▶ _Directions for this task_: Where does the word "caffer" occur in the data below? Copy each line that holds it.

▶ _Records for this task_:

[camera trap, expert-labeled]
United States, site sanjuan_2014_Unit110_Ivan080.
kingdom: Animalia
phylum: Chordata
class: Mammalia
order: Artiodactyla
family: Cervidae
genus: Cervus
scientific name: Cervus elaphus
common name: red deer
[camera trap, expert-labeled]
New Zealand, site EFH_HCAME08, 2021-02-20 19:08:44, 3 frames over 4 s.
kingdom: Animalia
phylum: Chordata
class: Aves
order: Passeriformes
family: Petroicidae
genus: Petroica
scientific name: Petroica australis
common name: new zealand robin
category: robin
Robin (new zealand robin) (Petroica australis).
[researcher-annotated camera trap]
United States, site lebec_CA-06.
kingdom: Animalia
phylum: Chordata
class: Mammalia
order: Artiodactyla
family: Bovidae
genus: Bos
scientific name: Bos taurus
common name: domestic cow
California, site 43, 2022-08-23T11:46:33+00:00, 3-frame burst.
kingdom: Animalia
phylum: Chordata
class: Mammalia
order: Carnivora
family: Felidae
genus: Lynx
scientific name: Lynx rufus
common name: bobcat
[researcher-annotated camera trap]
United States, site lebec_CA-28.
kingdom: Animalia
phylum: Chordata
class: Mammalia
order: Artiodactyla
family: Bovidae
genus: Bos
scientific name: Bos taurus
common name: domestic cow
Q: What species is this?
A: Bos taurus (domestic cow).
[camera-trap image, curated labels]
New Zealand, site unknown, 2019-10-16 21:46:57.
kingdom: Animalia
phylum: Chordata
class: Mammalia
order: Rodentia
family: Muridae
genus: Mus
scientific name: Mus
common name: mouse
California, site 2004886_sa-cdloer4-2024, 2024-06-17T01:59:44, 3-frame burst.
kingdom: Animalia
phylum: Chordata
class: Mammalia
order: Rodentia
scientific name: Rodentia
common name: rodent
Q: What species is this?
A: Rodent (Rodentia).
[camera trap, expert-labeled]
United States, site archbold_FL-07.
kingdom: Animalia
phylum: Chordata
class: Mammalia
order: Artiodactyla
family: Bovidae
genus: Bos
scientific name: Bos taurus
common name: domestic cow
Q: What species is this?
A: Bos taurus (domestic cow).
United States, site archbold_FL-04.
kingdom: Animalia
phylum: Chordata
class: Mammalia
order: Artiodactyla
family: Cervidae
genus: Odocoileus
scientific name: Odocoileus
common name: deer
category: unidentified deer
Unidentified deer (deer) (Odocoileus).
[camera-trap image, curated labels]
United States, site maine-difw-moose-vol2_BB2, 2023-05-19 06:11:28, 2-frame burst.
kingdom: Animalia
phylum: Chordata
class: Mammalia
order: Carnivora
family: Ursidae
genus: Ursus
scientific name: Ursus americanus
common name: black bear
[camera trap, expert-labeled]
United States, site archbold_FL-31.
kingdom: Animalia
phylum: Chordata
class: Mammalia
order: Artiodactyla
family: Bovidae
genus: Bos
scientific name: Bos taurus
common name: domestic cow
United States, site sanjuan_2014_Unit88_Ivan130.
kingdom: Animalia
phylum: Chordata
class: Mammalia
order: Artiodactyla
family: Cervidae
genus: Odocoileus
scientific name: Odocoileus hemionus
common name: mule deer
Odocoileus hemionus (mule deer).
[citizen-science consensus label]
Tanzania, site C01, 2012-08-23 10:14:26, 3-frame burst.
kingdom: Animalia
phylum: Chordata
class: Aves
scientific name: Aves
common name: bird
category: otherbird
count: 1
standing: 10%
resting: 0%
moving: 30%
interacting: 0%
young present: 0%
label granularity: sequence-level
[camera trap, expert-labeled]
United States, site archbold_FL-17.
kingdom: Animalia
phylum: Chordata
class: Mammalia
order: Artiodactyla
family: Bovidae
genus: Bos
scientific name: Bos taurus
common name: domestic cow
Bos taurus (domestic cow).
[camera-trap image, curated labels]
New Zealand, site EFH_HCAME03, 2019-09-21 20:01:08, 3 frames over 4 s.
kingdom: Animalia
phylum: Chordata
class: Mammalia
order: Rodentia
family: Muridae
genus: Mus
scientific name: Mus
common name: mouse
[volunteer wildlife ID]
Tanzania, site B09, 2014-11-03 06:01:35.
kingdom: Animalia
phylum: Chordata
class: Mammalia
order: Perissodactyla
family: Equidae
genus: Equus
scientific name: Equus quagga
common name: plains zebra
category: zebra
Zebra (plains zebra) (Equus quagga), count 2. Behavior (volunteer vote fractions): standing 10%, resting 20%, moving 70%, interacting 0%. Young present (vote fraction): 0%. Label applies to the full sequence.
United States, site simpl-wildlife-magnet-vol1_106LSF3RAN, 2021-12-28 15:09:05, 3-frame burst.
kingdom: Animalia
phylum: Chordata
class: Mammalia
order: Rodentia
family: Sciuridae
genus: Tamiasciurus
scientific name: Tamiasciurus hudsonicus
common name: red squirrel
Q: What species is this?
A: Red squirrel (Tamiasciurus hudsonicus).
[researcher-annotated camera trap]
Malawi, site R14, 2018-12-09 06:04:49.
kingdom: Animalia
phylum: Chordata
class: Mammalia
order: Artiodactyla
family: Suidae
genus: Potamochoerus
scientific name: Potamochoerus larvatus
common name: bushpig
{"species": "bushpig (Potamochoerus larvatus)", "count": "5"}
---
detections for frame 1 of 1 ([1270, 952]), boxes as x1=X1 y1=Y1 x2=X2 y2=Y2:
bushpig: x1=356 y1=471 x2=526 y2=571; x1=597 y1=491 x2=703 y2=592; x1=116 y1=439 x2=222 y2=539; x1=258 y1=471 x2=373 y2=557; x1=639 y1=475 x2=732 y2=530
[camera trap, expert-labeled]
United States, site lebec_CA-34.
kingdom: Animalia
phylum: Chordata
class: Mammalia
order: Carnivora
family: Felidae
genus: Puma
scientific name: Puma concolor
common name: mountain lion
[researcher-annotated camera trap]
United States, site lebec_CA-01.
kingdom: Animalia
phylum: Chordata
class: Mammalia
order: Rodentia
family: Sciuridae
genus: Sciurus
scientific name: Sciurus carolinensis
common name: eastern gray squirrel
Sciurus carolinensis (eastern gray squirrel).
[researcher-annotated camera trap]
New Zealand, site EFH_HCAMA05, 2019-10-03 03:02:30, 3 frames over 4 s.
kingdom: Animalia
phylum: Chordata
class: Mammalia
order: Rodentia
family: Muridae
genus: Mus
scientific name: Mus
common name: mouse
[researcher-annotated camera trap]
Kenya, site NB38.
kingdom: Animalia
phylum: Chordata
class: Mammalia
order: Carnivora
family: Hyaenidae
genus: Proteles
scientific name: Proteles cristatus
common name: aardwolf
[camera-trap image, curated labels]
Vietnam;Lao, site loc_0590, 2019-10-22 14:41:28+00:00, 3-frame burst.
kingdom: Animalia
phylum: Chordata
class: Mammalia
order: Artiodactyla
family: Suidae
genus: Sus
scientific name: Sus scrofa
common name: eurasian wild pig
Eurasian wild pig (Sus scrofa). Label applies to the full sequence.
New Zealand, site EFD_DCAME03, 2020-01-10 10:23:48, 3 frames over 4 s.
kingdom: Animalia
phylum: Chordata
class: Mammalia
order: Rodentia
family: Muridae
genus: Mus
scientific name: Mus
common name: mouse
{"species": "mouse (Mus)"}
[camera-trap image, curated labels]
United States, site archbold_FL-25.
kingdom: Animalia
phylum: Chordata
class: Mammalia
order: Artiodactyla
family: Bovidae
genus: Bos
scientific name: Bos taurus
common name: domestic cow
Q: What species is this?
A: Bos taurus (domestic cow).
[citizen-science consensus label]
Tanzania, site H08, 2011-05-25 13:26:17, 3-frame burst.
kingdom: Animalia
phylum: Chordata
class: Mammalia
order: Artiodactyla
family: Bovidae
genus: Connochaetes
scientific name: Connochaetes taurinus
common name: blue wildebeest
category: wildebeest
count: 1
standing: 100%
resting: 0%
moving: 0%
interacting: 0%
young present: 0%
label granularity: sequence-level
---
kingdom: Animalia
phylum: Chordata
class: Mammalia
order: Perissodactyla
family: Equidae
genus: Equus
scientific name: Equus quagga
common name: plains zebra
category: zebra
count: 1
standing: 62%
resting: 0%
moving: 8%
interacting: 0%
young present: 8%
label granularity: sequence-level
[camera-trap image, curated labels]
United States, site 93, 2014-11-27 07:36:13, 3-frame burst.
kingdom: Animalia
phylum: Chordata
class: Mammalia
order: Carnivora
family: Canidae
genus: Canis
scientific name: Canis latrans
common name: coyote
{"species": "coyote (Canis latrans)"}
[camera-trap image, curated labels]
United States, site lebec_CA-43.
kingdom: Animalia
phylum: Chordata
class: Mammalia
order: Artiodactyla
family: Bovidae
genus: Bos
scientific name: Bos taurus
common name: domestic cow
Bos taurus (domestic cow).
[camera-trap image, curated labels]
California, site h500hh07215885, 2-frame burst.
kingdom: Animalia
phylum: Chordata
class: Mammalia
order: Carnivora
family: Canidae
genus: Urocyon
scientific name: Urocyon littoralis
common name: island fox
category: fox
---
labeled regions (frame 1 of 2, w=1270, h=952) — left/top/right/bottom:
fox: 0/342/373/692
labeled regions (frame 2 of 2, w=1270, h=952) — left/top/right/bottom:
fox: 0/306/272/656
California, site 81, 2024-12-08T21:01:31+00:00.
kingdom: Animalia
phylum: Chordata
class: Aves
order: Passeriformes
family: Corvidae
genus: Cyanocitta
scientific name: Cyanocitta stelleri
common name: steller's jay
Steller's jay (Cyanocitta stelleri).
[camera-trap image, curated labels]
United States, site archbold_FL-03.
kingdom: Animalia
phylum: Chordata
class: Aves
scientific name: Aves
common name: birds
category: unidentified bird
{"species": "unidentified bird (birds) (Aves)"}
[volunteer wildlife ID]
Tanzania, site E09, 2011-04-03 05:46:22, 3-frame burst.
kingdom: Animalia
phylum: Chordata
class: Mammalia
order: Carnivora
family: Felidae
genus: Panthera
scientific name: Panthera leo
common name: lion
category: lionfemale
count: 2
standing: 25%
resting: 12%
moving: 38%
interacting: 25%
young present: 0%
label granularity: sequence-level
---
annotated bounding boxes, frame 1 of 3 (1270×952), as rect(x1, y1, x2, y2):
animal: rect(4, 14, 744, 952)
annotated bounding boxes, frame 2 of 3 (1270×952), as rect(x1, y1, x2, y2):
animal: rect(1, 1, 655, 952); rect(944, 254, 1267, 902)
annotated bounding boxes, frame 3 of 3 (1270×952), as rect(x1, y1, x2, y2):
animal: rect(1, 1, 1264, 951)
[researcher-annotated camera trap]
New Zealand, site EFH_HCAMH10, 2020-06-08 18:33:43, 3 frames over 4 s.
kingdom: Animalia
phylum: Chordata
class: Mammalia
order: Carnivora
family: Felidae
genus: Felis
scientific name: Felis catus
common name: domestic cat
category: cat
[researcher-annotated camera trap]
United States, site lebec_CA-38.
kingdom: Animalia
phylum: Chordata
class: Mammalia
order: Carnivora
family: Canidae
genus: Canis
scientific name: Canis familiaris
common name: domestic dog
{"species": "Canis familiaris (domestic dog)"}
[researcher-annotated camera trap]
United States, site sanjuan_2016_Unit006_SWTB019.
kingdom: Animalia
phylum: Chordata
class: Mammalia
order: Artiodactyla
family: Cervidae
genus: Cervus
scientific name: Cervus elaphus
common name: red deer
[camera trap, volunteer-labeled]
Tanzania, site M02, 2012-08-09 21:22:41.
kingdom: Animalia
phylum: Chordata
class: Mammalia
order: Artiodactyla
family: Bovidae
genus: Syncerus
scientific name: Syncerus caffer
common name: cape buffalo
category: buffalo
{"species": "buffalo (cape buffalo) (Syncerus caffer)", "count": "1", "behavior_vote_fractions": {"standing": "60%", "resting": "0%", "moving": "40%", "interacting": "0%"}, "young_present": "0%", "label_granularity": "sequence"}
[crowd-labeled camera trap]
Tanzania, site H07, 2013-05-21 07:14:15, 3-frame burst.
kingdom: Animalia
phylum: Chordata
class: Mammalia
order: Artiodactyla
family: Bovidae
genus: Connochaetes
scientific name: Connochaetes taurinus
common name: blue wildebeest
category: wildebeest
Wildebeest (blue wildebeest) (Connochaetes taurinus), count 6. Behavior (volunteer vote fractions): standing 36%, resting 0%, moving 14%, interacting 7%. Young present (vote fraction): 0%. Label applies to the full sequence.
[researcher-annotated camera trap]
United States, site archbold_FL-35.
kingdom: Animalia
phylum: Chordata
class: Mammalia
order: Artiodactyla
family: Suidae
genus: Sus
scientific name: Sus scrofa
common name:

▶ _Exercise answer_:
scientific name: Syncerus caffer
{"species": "buffalo (cape buffalo) (Syncerus caffer)", "count": "1", "behavior_vote_fractions": {"standing": "60%", "resting": "0%", "moving": "40%", "interacting": "0%"}, "young_present": "0%", "label_granularity": "sequence"}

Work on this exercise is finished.